OBJECTIVE>
Transcribe the records that follow exactly. Skip the pictures.

RECORD EXCERPTS>
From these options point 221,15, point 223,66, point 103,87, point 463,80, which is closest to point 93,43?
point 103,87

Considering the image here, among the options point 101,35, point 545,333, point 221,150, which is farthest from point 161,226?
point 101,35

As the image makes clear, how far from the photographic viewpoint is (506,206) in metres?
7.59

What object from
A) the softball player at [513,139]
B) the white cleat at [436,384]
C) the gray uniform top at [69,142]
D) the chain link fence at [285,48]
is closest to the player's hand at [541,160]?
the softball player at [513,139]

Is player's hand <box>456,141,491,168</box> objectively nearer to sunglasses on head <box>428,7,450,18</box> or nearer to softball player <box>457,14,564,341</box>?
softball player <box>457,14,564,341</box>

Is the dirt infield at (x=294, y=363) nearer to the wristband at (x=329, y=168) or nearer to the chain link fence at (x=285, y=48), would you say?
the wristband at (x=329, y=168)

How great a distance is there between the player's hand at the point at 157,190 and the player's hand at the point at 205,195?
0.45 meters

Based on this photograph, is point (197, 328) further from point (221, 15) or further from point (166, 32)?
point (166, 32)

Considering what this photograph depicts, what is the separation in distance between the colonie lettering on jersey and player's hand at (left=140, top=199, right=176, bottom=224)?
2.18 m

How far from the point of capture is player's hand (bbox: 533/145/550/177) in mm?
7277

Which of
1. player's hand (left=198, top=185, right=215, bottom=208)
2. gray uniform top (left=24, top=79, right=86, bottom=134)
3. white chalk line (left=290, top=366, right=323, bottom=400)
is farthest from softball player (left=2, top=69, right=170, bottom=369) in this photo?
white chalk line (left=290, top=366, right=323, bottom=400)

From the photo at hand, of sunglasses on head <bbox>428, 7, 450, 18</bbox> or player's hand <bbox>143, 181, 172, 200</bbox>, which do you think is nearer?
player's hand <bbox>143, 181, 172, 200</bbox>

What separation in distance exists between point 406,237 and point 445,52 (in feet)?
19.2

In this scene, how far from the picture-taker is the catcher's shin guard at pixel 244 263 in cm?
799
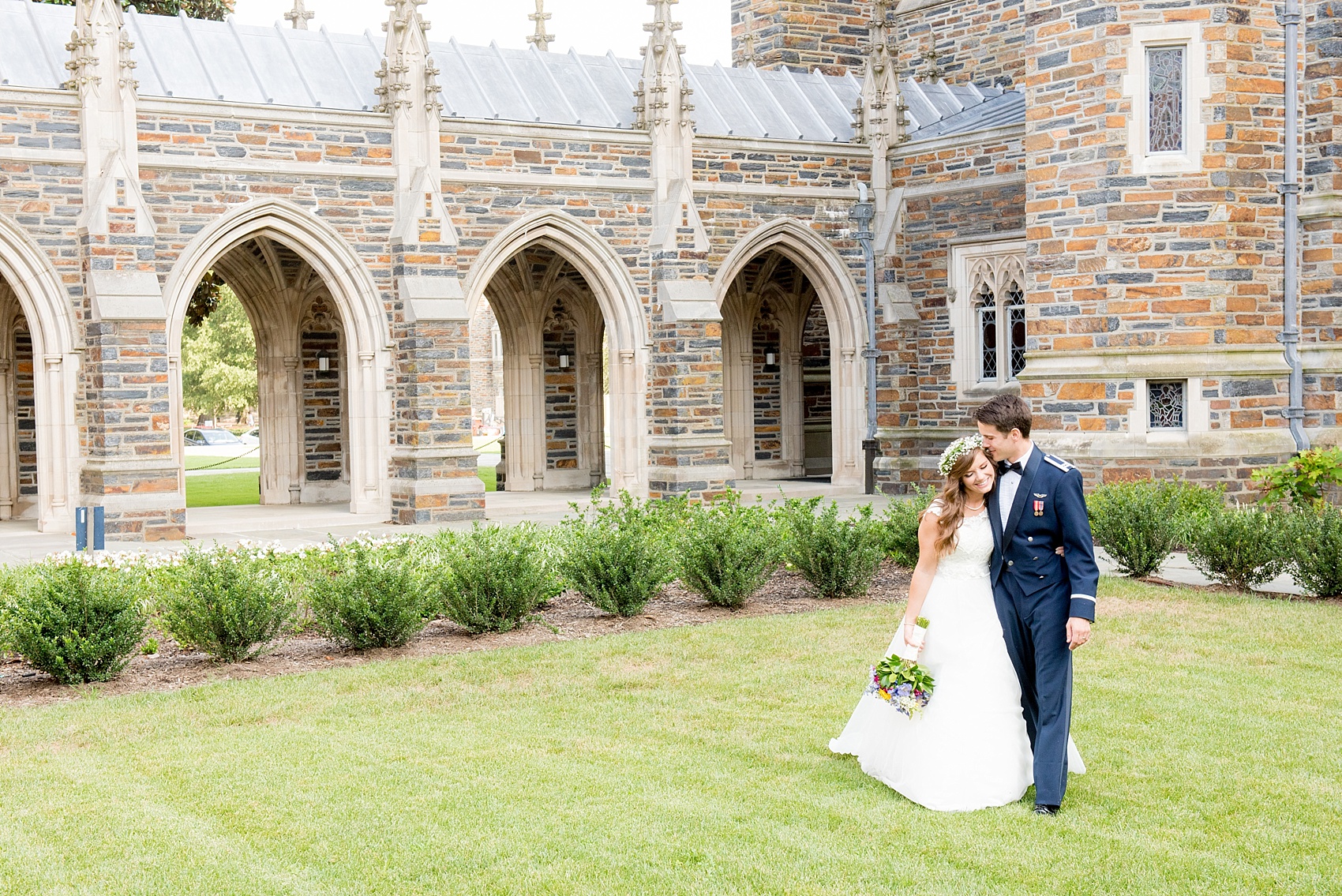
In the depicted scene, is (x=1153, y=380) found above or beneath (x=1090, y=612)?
above

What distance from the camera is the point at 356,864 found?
5.19 meters

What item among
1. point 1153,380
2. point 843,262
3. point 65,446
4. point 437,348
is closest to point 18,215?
point 65,446

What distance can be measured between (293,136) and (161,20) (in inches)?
99.9

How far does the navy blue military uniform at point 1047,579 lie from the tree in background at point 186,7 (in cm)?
2164

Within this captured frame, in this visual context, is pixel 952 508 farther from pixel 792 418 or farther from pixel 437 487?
pixel 792 418

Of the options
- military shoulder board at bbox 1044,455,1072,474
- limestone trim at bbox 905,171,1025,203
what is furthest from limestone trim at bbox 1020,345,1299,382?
military shoulder board at bbox 1044,455,1072,474

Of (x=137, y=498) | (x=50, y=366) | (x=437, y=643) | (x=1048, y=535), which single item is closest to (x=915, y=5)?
(x=50, y=366)

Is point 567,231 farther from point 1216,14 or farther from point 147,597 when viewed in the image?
point 147,597

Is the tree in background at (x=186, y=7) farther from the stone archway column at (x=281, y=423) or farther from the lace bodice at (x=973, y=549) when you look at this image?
the lace bodice at (x=973, y=549)

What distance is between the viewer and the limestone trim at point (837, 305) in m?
19.8

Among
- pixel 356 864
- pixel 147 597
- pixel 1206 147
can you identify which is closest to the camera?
pixel 356 864

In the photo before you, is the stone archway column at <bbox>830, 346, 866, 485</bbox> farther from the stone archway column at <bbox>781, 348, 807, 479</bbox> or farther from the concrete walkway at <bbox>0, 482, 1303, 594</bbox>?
the stone archway column at <bbox>781, 348, 807, 479</bbox>

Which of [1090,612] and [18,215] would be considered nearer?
[1090,612]

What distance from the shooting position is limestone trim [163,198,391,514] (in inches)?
646
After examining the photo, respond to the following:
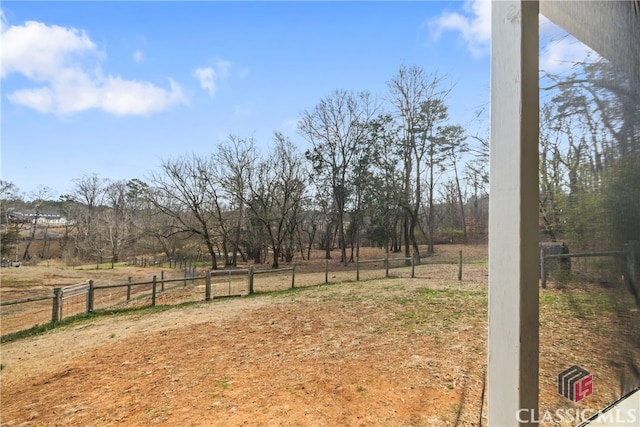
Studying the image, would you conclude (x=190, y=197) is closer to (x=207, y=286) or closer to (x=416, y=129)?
(x=207, y=286)

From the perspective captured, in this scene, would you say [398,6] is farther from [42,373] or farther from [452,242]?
[42,373]

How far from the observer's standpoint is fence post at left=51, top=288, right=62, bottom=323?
3114 millimetres

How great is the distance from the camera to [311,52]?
381 cm

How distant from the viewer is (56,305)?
3129 mm

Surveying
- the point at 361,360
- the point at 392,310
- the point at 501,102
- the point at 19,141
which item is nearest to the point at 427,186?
the point at 392,310

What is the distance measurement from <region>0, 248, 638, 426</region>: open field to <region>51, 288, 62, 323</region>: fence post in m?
0.20

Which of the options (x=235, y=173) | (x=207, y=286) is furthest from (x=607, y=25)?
(x=235, y=173)

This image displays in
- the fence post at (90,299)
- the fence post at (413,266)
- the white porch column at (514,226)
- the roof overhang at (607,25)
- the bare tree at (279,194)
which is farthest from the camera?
the bare tree at (279,194)

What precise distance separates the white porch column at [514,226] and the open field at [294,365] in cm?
9

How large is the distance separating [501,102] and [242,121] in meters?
8.89

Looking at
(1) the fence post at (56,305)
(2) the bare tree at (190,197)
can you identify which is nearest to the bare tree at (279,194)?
(2) the bare tree at (190,197)

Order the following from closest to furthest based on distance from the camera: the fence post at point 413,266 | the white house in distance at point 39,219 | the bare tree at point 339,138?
the white house in distance at point 39,219, the fence post at point 413,266, the bare tree at point 339,138

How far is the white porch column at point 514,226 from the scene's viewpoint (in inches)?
15.2

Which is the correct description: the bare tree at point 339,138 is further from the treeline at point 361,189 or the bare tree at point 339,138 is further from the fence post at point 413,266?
the fence post at point 413,266
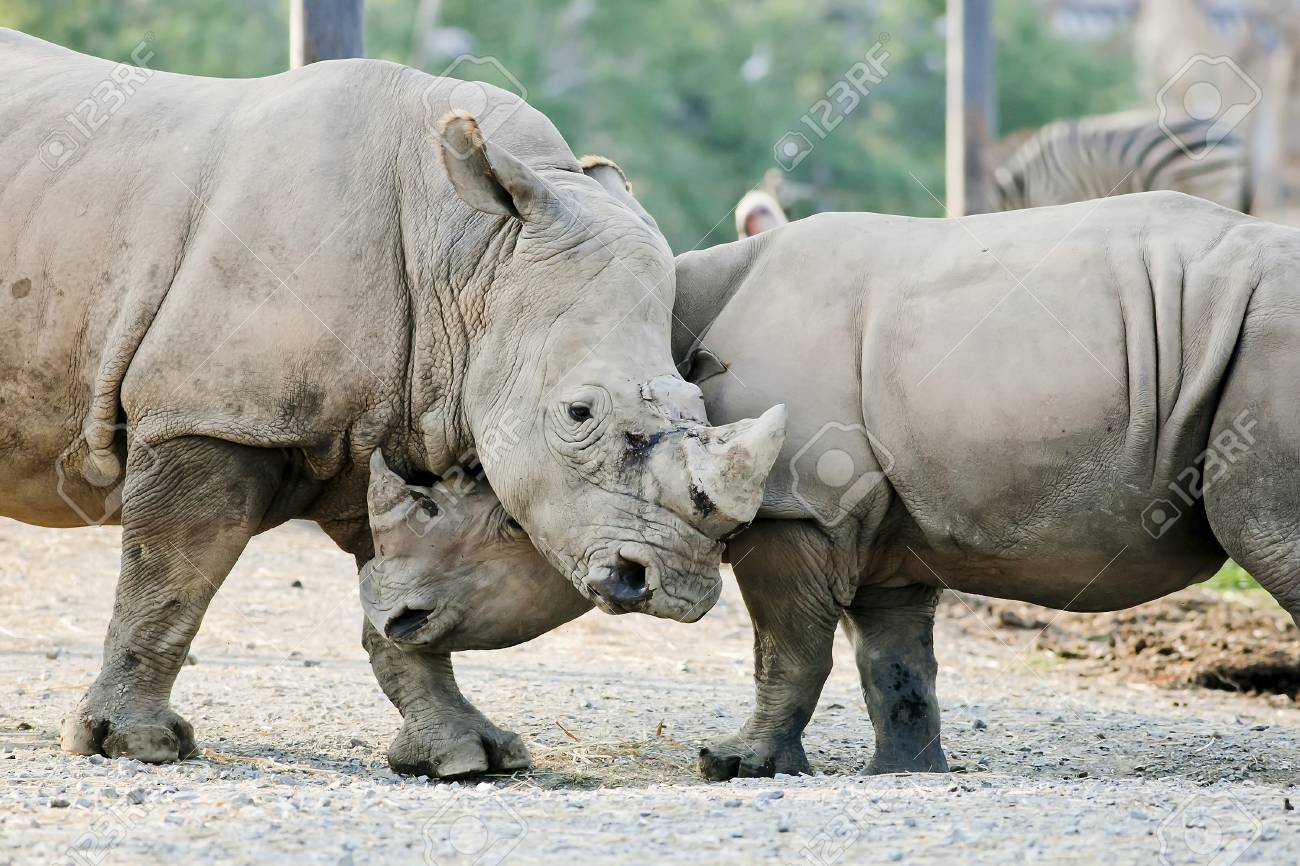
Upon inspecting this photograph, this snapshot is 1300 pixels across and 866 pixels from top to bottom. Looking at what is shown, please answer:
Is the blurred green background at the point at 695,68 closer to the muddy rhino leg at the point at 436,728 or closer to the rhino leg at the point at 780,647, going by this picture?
the muddy rhino leg at the point at 436,728

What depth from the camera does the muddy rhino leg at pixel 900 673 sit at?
229 inches

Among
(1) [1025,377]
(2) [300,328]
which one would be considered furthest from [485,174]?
(1) [1025,377]

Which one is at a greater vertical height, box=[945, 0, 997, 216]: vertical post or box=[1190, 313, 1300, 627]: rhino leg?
box=[945, 0, 997, 216]: vertical post

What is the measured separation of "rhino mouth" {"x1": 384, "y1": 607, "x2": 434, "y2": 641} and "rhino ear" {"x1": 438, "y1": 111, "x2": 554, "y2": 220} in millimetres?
1319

ANSWER TO THE EXERCISE>
From these options point 221,15, point 223,66, point 103,87, point 463,80, which is closest to point 93,43?
point 103,87

Considering the image here, among the options point 101,35, point 545,333, point 221,150, which is farthest from point 161,226?
point 101,35

As the image makes clear, how far from the photographic viewpoint is (506,206) in metres?
7.59

What object from
A) the softball player at [513,139]
B) the white cleat at [436,384]
C) the gray uniform top at [69,142]
D) the chain link fence at [285,48]
is closest to the player's hand at [541,160]?
the softball player at [513,139]

Is player's hand <box>456,141,491,168</box> objectively nearer to sunglasses on head <box>428,7,450,18</box> or nearer to softball player <box>457,14,564,341</box>?
softball player <box>457,14,564,341</box>

Is the dirt infield at (x=294, y=363) nearer to the wristband at (x=329, y=168) or nearer to the chain link fence at (x=285, y=48), would you say?
the wristband at (x=329, y=168)

How great a distance is there between the player's hand at the point at 157,190 and the player's hand at the point at 205,195?
0.45 meters

Based on this photograph, is point (197, 328) further from point (221, 15) or further from point (166, 32)?
point (166, 32)

Considering what this photograph depicts, what is the separation in distance between the colonie lettering on jersey and player's hand at (left=140, top=199, right=176, bottom=224)?
2.18 m

How far from the point of capture is player's hand (bbox: 533/145/550/177) in mm?
7277

Which of
1. player's hand (left=198, top=185, right=215, bottom=208)
2. gray uniform top (left=24, top=79, right=86, bottom=134)
3. white chalk line (left=290, top=366, right=323, bottom=400)
is farthest from softball player (left=2, top=69, right=170, bottom=369) in this photo?
white chalk line (left=290, top=366, right=323, bottom=400)

From the photo at hand, of sunglasses on head <bbox>428, 7, 450, 18</bbox> or player's hand <bbox>143, 181, 172, 200</bbox>, which do you think is nearer?
player's hand <bbox>143, 181, 172, 200</bbox>

What separation in distance exists between point 406,237 and point 445,52 (in feet)?
19.2

In this scene, how far from the picture-taker is the catcher's shin guard at pixel 244 263 in cm?
799
In the depicted scene, is (x=1153, y=380) found above or beneath (x=1090, y=612)?
above

What distance from the camera is the point at 356,864 found?
5.19 meters

What item among
1. point 1153,380
2. point 843,262
3. point 65,446
4. point 437,348
is closest to point 18,215?
point 65,446

What distance can be measured between (293,136) and (161,20) (in inches)?
99.9

How far does the navy blue military uniform at point 1047,579 lie from the tree in background at point 186,7 (in cm)?
2164

Within this captured frame, in this visual context, is pixel 952 508 farther from pixel 792 418 or farther from pixel 437 487?
pixel 792 418

Of the options
- military shoulder board at bbox 1044,455,1072,474
- limestone trim at bbox 905,171,1025,203
what is furthest from limestone trim at bbox 1020,345,1299,382?
military shoulder board at bbox 1044,455,1072,474

Of (x=137, y=498) | (x=50, y=366) | (x=437, y=643) | (x=1048, y=535), which single item is closest to (x=915, y=5)?
(x=50, y=366)

Is point 567,231 farther from point 1216,14 or farther from point 147,597 when viewed in the image?
point 147,597

Is the tree in background at (x=186, y=7) farther from the stone archway column at (x=281, y=423) or farther from the lace bodice at (x=973, y=549) when you look at this image?
the lace bodice at (x=973, y=549)

What distance is between the viewer and the limestone trim at point (837, 305) in m?
19.8

Among
- pixel 356 864
- pixel 147 597
- pixel 1206 147
can you identify which is closest to the camera?
pixel 356 864

In the photo before you, is the stone archway column at <bbox>830, 346, 866, 485</bbox> farther from the stone archway column at <bbox>781, 348, 807, 479</bbox> or farther from the concrete walkway at <bbox>0, 482, 1303, 594</bbox>?
the stone archway column at <bbox>781, 348, 807, 479</bbox>

Which of [1090,612] and [18,215] would be considered nearer?
[1090,612]

What distance from the shooting position is limestone trim [163,198,391,514] (in inches)?
646
After examining the photo, respond to the following:
Studying the image, would you conclude (x=190, y=197) is closer to (x=207, y=286) or closer to (x=416, y=129)?
(x=207, y=286)

From the perspective captured, in this scene, would you say [398,6] is farther from [42,373] or farther from [452,242]?
[42,373]

How far from the observer's standpoint is fence post at left=51, top=288, right=62, bottom=323?
3114 millimetres

How great is the distance from the camera to [311,52]?
381 cm

How distant from the viewer is (56,305)?
3129 mm

Surveying
- the point at 361,360
- the point at 392,310
- the point at 501,102
- the point at 19,141
which item is nearest to the point at 427,186?
the point at 392,310

What is the distance measurement from <region>0, 248, 638, 426</region>: open field to <region>51, 288, 62, 323</region>: fence post in m?
0.20

Which of the options (x=235, y=173) | (x=207, y=286) is furthest from (x=607, y=25)?
(x=235, y=173)

This image displays in
- the fence post at (90,299)
- the fence post at (413,266)
- the white porch column at (514,226)
- the roof overhang at (607,25)
- the bare tree at (279,194)
which is farthest from the camera?
the bare tree at (279,194)

What precise distance separates the white porch column at [514,226] and the open field at [294,365] in cm?
9

How large is the distance separating [501,102] and [242,121] in meters?
8.89

Looking at
(1) the fence post at (56,305)
(2) the bare tree at (190,197)
can you identify which is nearest to the bare tree at (279,194)?
(2) the bare tree at (190,197)

Order the following from closest to furthest based on distance from the camera: the fence post at point 413,266 | the white house in distance at point 39,219 | the bare tree at point 339,138?
the white house in distance at point 39,219, the fence post at point 413,266, the bare tree at point 339,138

How far is the white porch column at point 514,226 from the scene's viewpoint (in inches)?
15.2

Which is the correct description: the bare tree at point 339,138 is further from the treeline at point 361,189 or the bare tree at point 339,138 is further from the fence post at point 413,266?
the fence post at point 413,266
Upon inspecting this photograph, this snapshot is 1300 pixels across and 866 pixels from top to bottom. Looking at what is shown, please answer:
Is the blurred green background at the point at 695,68 closer to the muddy rhino leg at the point at 436,728 or closer to the rhino leg at the point at 780,647, going by this picture?
the muddy rhino leg at the point at 436,728

What depth from the camera does the muddy rhino leg at pixel 900 673 sit at?
229 inches

Among
(1) [1025,377]
(2) [300,328]
which one would be considered furthest from [485,174]?
(1) [1025,377]

Which one is at a greater vertical height, box=[945, 0, 997, 216]: vertical post or box=[1190, 313, 1300, 627]: rhino leg?
box=[945, 0, 997, 216]: vertical post

What is the measured separation of "rhino mouth" {"x1": 384, "y1": 607, "x2": 434, "y2": 641} and "rhino ear" {"x1": 438, "y1": 111, "x2": 554, "y2": 220} in millimetres?
1319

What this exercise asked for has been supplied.